Le lien entre climat, paix et sécurité, qui établit un rapport entre les risques climatiques et la stabilité, a été un sujet de tension majeur lors du sommet. Des pays comme l’Afrique du Sud se sont opposés à son intégration dans la déclaration, soulignant que ce lien ne relevait pas du mandat de la Convention-cadre des Nations unies sur les changements climatiques et que son inclusion affaiblirait le message clé de l’Afrique lors de la COP30.
Le cadre des Nations unies, historiquement conçu en majorité par les pays développés, ne prend pas en compte la prospérité de l’Afrique et n’est pas adapté aux réalités et aux besoins de développement du continent.
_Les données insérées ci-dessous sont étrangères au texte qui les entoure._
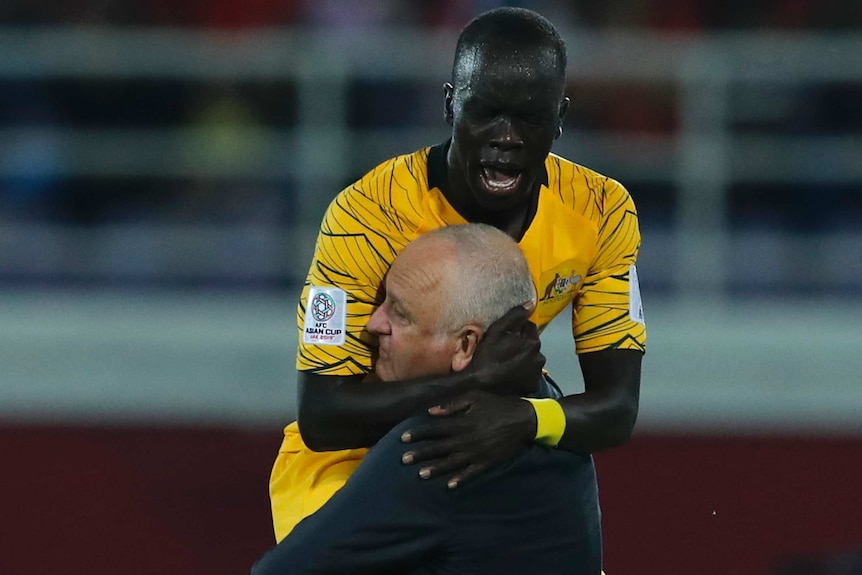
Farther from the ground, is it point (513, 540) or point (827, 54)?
point (827, 54)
Il appréhende le changement climatique comme un simple défi environnemental et non comme une question complexe de développement durable.
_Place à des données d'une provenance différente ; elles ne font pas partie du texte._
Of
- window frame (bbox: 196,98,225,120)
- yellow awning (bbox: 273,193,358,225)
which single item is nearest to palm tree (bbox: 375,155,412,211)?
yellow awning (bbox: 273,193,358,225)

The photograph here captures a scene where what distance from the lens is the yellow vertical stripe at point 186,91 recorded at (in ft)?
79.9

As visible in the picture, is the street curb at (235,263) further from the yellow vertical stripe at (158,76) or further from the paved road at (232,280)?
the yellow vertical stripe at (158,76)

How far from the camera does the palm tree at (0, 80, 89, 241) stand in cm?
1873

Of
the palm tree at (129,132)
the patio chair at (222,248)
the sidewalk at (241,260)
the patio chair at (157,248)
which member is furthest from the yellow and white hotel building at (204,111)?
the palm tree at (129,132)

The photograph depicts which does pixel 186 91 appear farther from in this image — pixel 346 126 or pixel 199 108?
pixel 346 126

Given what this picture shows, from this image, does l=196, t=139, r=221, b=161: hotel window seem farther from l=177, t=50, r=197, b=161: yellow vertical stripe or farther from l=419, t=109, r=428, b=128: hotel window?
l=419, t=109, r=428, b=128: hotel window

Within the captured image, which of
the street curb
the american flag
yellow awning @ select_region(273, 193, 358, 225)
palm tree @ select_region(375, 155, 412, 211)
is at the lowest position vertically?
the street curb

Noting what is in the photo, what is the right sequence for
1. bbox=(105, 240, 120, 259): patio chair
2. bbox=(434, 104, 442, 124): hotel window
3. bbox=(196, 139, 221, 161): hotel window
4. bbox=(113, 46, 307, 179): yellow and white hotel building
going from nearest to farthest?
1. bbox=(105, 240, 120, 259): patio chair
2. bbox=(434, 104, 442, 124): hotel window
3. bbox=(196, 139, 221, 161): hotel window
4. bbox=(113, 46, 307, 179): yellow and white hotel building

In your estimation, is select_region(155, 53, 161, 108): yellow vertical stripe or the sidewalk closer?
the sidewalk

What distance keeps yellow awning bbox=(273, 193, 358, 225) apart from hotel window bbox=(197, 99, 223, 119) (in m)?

En outre, les institutions financières essentielles pour le climat, telles que le Fonds vert pour le climat, le Fonds pour l’environnement mondial et les banques multilatérales de développement, sont très difficiles d’accès pour les pays en développement, qui doivent faire face à des conditions complexes et strictes et à des procédures bureaucratiques.
La plupart des financements climatiques accordés aux pays africains sont basés sur la dette, ce qui alourdit leur pression budgétaire. L’objectif minimal de 300 milliards de dollars adopté lors de la COP29 pour le financement climatique est très loin des 1 300 milliards de dollars par an que les pays en développement devront mobiliser d’ici 2035.
Ces limites offrent à l’Afrique l’occasion de mener une réforme structurelle afin de mieux répondre à ses besoins et de renforcer sa résilience. Dans le même temps, le continent ne peut pas compter uniquement sur ces systèmes : il doit affirmer ses propres priorités et construire son propre récit pour créer une dynamique.
Le Groupe africain de négociateurs peut tirer parti de son poids en tant que deuxième bloc après le Groupe des 77 + la Chine
Les initiatives lancées à Addis-Abeba constituent un socle solide pour passer des promesses à l’action et définir la position de l’Afrique dans la diplomatie climatique mondiale. Il faudra toutefois une coordination efficace pour obtenir des résultats.
La mise en place du Fonds africain pour les changements climatiques doit s’accompagner d’un leadership fort afin de mobiliser les financements et de garantir un accès rapide aux ressources nécessaires pour faire face aux catastrophes climatiques. Les projets locaux alignés sur les contributions déterminées au niveau national pour 2025 doivent être prioritaires et intégrer des investissements à la fois publics et privés.
Sur le plan diplomatique, l’Afrique doit ajuster son image climatique en se présentant non plus uniquement comme bénéficiaire, mais aussi comme partenaire, notamment en ce qui concerne le financement climatique. Elle doit proclamer que ses abondantes ressources en minerais critiques constituent un atout stratégique pour la transition énergétique mondiale, en les utilisant comme un outil de négociation pour promouvoir un modèle de transition qui profite aux économies et aux communautés africaines.
Le Groupe africain de négociateurs doit afficher une position forte et unie pour faire valoir clairement les priorités de l’Afrique et établir des lignes rouges non négociables. Il peut tirer parti de son poids en tant que deuxième plus grand bloc de négociation au monde après le Groupe des 77 + la Chine.
Les effets de ce repositionnement pourraient aller bien au-delà de la COP30 et, s’il est appliqué de manière stratégique, remodeler la dynamique de la gouvernance climatique mondiale. L’avenir nous dira si le changement de discours de l’Afrique s’avérera aussi puissant en pratique qu’il semble l’être en principe.